Opposition has mainly come from doctors. Most agree cannabis can kill pain, but they argue that pills, including those that contain the active ingredients in marijuana, are a safer method.
David Reagan, the Tennessee Department of Health’s chief medical officer, says far too little is known about cannabis’ potency and side effects.
“In order to understand the dose that would be needed and the types of patients that would be likely to benefit, that one would need to have substantially more information for the majority of conditions listed in this bill,” he says.
Federal restrictions
Such complaints frustrate Chinazo Cunningham, a physician at the Albert Einstein College of Medicine in New York City. She co-authored the paper that suggested medical cannabis can curb opioid deaths.
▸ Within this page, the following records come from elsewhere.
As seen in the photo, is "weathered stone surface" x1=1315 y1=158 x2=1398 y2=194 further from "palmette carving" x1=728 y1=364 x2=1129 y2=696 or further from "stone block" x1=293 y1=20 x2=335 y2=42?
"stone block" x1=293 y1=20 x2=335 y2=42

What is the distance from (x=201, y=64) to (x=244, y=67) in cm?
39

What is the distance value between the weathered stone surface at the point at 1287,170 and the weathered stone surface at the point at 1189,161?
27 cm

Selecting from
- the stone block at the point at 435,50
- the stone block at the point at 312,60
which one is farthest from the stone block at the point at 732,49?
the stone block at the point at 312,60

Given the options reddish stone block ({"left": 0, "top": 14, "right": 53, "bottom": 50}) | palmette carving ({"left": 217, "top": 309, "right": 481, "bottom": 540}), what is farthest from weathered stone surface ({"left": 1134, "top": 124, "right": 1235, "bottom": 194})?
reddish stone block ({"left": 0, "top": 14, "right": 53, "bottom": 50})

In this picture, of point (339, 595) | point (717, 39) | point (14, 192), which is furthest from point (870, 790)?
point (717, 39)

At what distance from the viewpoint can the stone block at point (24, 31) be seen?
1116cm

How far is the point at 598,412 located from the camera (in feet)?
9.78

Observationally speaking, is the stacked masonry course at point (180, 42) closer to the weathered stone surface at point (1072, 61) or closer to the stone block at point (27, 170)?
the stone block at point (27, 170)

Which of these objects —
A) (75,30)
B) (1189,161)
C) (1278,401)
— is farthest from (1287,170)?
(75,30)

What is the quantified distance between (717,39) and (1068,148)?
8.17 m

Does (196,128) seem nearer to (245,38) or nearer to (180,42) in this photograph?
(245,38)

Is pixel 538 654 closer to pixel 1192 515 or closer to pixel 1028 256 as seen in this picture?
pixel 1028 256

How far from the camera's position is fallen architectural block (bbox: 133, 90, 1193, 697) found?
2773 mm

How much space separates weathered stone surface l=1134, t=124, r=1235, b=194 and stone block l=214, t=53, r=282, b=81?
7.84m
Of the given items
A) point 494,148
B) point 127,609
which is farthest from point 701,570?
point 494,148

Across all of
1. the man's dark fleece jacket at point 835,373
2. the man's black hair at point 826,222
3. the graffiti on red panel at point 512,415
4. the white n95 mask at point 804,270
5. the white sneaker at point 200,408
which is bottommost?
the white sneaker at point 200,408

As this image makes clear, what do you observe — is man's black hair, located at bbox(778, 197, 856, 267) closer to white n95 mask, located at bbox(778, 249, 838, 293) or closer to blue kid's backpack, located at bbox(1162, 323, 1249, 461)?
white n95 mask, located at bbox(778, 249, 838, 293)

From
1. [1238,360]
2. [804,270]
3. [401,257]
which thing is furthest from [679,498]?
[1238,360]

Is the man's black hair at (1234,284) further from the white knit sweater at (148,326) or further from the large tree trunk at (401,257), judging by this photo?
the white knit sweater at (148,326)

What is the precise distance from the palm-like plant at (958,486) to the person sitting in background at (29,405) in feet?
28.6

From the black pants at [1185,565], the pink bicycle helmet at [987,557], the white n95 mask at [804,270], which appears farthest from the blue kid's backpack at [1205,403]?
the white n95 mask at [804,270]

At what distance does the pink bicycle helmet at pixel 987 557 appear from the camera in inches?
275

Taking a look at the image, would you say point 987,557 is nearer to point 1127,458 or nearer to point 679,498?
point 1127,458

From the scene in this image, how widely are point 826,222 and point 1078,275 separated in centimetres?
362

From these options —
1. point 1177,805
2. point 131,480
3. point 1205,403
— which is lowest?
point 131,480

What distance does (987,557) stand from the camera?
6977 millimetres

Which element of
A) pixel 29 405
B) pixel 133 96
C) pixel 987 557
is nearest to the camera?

Cunningham agrees that more information is needed on cannabis, including studies that can show which doses are needed for particular conditions. But she says the federal governments restrictions on marijuana research has hampered efforts to find those answers.
“It’s really unthinkable that we don’t have the research to help guide the policy,” he says.
Cunningham and her colleagues have been able to study only big-picture questions, such as the effect changes in cannabis law can have statewide.
But New York’s recently enacted medical cannabis law — which is similar to the proposal in Tennessee — has opened the door for researchers. Cunningham and her colleagues have just launched a five-year study of individual pain patients. They want to know whether dependence on painkillers goes down once patients start using cannabis.
“As a physician, this is what we tend to see,” she says. “People who use marijuana report having better pain control and having to use their opioids less.”
Meanwhile in Tennessee, Cashion still faces possible jail time. She’s due back in court this week.
“It’s really sad that I can go and get the strongest opiates and pharmaceuticals that they make, but a plant that’s never killed anybody, they want to put me in jail over.”
Cashion hopes to convince a jury to let her use cannabis, regardless of the law.